■ Objective: Write out the lines starting at the one containing "Is pixel 326" and ending at the one containing "18.4 meters", swapping "camera" for "lens" and leaving everything else unchanged.

☆ ☆ ☆

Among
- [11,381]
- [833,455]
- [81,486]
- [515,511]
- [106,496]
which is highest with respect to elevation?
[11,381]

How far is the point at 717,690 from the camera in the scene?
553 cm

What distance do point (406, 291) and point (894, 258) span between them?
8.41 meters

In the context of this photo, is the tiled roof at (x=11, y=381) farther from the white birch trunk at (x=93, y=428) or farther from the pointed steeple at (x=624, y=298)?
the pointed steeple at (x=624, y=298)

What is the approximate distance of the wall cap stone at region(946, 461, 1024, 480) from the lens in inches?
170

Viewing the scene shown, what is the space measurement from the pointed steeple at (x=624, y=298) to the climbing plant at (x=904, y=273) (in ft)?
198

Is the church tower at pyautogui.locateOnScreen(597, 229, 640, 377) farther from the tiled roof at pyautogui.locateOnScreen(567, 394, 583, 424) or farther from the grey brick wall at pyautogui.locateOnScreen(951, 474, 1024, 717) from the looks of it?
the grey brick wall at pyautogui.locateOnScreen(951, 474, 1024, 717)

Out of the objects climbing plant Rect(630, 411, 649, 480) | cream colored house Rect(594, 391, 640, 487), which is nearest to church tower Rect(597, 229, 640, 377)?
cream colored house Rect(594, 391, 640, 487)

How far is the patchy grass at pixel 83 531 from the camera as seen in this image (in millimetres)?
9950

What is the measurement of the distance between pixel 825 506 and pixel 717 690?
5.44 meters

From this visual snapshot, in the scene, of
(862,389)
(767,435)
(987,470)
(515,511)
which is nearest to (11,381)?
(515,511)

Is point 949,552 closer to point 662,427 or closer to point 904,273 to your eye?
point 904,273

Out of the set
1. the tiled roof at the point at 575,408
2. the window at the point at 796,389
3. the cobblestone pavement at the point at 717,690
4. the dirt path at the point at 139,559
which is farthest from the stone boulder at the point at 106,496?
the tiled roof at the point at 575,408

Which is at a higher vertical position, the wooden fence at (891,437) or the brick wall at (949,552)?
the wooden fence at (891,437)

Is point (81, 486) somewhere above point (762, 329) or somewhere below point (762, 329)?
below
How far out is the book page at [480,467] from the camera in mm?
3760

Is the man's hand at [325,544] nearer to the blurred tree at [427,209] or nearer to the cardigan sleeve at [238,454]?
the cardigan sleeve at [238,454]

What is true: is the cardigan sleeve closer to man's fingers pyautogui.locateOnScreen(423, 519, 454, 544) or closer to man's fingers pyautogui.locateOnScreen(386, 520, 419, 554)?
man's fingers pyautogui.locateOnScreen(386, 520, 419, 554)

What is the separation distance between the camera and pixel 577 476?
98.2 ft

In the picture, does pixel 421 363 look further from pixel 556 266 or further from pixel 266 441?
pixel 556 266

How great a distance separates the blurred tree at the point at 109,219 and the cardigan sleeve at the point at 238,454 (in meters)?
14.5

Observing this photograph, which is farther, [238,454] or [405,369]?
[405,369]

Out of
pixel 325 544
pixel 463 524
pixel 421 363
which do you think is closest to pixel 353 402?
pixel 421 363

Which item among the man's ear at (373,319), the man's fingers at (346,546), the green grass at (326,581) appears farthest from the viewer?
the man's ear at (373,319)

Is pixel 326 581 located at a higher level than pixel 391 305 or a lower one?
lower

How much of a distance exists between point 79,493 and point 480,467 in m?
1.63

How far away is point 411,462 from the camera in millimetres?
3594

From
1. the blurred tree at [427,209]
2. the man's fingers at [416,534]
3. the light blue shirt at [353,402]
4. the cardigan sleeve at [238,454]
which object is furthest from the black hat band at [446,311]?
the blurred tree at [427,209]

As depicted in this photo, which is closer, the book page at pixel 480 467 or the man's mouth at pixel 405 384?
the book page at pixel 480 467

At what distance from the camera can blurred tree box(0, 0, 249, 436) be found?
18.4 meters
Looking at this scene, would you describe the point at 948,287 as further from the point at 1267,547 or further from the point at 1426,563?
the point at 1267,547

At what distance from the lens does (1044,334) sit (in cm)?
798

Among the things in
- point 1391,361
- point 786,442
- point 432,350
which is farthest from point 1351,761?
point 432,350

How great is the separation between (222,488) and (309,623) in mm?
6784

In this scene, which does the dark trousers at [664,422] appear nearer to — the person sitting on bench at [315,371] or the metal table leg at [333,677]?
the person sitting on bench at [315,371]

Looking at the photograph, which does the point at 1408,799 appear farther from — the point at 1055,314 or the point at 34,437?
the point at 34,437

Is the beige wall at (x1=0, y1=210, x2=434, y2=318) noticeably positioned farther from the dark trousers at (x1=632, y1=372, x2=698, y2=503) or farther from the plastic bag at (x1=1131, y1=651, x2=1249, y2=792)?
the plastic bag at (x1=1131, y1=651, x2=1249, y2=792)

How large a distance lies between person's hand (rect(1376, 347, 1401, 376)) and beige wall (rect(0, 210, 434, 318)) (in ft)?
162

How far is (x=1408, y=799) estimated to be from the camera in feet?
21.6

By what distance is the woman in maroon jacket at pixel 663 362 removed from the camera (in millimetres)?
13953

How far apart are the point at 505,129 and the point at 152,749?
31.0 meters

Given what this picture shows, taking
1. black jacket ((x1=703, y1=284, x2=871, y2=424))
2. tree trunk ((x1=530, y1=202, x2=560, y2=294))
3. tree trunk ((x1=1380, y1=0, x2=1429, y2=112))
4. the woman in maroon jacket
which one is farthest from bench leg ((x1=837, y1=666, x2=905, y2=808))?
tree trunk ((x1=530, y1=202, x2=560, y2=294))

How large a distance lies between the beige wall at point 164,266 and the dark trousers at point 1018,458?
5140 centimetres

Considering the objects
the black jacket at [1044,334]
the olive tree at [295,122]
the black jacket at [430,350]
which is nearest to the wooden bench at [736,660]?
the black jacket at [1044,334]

☆ ☆ ☆

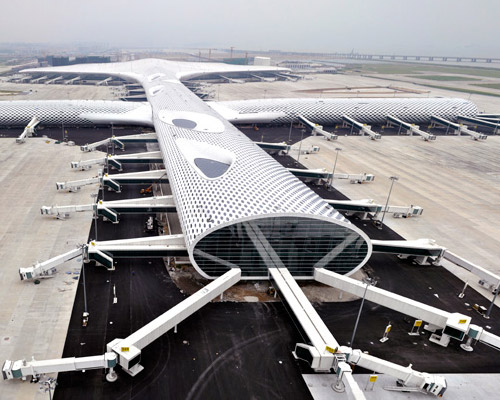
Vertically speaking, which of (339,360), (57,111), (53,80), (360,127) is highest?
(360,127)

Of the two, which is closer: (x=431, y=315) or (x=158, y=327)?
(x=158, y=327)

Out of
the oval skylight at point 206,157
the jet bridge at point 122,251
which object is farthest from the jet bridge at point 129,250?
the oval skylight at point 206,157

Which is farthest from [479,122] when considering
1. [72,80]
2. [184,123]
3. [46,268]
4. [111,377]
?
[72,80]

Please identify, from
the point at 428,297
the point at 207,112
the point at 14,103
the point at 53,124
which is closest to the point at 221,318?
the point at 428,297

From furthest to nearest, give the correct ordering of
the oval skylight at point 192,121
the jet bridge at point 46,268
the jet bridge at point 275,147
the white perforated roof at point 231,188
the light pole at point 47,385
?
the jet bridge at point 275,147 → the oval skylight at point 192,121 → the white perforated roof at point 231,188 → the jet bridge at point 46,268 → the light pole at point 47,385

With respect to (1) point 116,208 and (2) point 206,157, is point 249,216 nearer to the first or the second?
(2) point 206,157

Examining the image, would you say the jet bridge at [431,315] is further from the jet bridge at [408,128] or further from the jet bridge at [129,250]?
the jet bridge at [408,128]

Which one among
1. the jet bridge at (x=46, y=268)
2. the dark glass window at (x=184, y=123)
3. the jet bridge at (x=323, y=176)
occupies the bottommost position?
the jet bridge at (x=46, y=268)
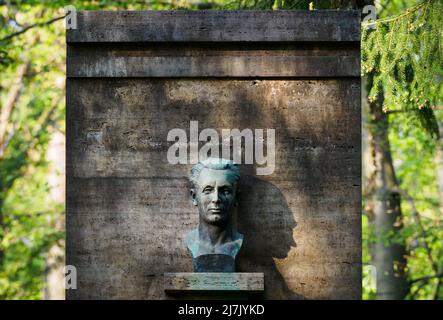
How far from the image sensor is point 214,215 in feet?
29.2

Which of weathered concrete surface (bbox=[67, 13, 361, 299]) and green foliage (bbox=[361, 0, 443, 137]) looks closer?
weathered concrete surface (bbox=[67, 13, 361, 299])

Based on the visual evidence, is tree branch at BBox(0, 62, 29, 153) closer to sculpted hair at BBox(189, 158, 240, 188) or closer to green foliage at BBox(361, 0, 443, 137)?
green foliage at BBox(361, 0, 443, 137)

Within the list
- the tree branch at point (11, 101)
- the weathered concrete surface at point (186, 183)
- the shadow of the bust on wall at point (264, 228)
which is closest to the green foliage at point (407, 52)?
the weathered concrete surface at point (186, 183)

☆ ☆ ☆

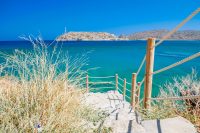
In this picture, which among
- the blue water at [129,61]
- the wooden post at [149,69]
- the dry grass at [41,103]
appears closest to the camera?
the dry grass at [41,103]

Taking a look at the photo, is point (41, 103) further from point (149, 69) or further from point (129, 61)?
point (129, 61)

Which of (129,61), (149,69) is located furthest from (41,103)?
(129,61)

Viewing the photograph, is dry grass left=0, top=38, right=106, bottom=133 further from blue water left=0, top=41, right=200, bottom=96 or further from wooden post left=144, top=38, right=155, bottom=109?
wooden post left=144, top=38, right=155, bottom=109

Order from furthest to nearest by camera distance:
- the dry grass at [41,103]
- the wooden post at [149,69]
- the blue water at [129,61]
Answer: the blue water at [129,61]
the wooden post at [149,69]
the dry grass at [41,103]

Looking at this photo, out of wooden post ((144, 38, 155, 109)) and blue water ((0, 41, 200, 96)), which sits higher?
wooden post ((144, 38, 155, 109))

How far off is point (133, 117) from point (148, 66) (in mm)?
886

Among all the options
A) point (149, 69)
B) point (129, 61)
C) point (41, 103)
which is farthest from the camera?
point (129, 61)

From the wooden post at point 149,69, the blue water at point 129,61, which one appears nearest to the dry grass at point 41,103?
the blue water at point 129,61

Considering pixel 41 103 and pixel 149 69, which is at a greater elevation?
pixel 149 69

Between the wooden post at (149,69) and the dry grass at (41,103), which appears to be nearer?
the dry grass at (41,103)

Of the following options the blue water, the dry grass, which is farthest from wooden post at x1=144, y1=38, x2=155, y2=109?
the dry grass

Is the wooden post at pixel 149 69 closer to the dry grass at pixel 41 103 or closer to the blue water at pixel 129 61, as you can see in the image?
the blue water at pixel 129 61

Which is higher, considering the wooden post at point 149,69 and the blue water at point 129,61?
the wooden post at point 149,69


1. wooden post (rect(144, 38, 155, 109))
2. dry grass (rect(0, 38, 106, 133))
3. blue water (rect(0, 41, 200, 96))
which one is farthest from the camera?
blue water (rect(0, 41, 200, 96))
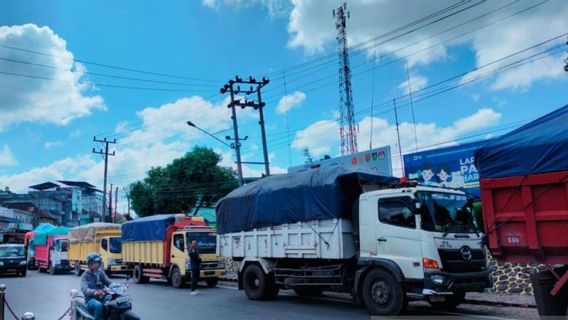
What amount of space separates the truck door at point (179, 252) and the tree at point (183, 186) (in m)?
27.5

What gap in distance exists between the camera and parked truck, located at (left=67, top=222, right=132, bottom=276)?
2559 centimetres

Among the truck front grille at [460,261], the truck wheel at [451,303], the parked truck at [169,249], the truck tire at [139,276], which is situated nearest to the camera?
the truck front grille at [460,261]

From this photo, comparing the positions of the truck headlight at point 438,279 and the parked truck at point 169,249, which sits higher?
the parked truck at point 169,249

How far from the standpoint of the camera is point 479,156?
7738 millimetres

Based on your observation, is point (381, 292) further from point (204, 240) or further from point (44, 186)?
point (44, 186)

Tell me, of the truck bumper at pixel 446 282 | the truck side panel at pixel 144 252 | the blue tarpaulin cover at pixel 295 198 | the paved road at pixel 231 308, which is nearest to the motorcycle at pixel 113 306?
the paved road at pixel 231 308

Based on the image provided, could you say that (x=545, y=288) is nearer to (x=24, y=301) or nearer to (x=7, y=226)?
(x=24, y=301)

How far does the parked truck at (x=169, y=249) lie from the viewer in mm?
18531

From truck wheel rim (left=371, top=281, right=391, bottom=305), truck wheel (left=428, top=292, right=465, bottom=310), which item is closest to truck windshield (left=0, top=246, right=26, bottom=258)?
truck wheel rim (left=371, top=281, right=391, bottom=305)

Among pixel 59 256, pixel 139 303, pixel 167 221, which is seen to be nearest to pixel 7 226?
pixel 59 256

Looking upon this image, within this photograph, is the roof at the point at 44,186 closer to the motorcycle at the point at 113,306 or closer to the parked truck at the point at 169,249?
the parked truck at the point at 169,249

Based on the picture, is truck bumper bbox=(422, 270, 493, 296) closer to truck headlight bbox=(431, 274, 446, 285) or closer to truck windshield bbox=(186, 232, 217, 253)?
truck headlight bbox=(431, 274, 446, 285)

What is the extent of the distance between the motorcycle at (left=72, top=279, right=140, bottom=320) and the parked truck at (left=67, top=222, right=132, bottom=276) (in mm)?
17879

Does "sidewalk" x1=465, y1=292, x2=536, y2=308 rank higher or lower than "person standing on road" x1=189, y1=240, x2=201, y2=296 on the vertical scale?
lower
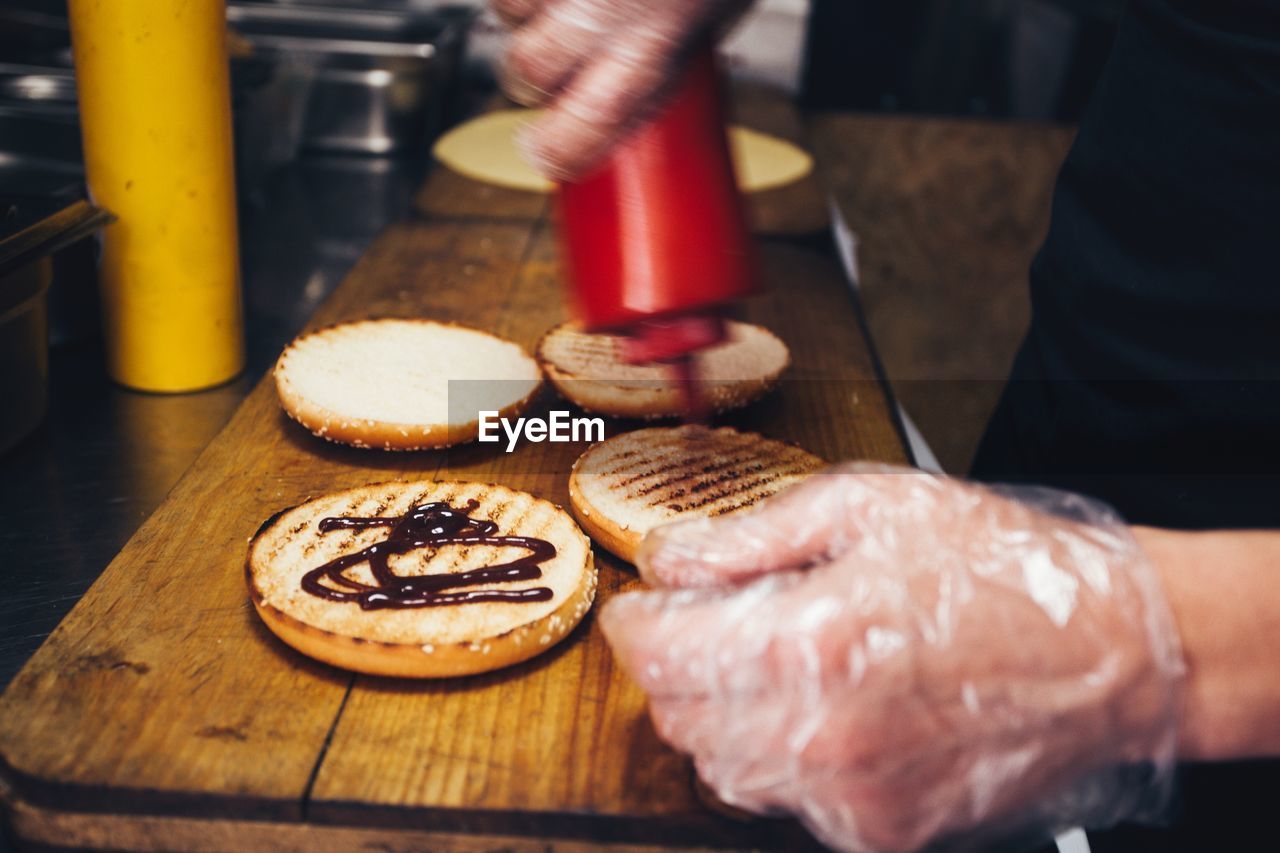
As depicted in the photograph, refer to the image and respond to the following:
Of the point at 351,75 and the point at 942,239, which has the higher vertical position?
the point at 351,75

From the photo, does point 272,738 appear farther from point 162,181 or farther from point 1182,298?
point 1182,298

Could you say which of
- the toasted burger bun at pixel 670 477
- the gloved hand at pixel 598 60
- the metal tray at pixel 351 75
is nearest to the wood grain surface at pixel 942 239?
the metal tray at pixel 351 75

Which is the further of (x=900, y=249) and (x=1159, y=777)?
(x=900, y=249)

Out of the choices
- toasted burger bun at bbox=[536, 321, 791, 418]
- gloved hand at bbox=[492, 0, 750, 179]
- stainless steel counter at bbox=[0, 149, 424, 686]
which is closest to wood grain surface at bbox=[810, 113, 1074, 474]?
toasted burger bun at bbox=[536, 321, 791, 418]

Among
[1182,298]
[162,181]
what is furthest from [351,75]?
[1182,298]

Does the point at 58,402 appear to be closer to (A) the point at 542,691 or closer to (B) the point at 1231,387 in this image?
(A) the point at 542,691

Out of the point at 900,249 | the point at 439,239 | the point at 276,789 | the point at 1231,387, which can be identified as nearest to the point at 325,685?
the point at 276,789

☆ ☆ ☆

■ Task output:
Is pixel 326 581 located at a higher level than pixel 391 305 or a lower one?
lower

How much of a distance exists between point 79,493 and point 480,467 in m?
1.63

How far away is point 411,462 from the lens in millimetres?
3594

From
1. the blurred tree at [427,209]
2. the man's fingers at [416,534]
3. the light blue shirt at [353,402]
4. the cardigan sleeve at [238,454]
which object is furthest from the black hat band at [446,311]?
the blurred tree at [427,209]

As depicted in this photo, which is closer, the book page at pixel 480 467 or the man's mouth at pixel 405 384?
the book page at pixel 480 467

At what distance from the lens can blurred tree box(0, 0, 249, 436) be found?
18.4 meters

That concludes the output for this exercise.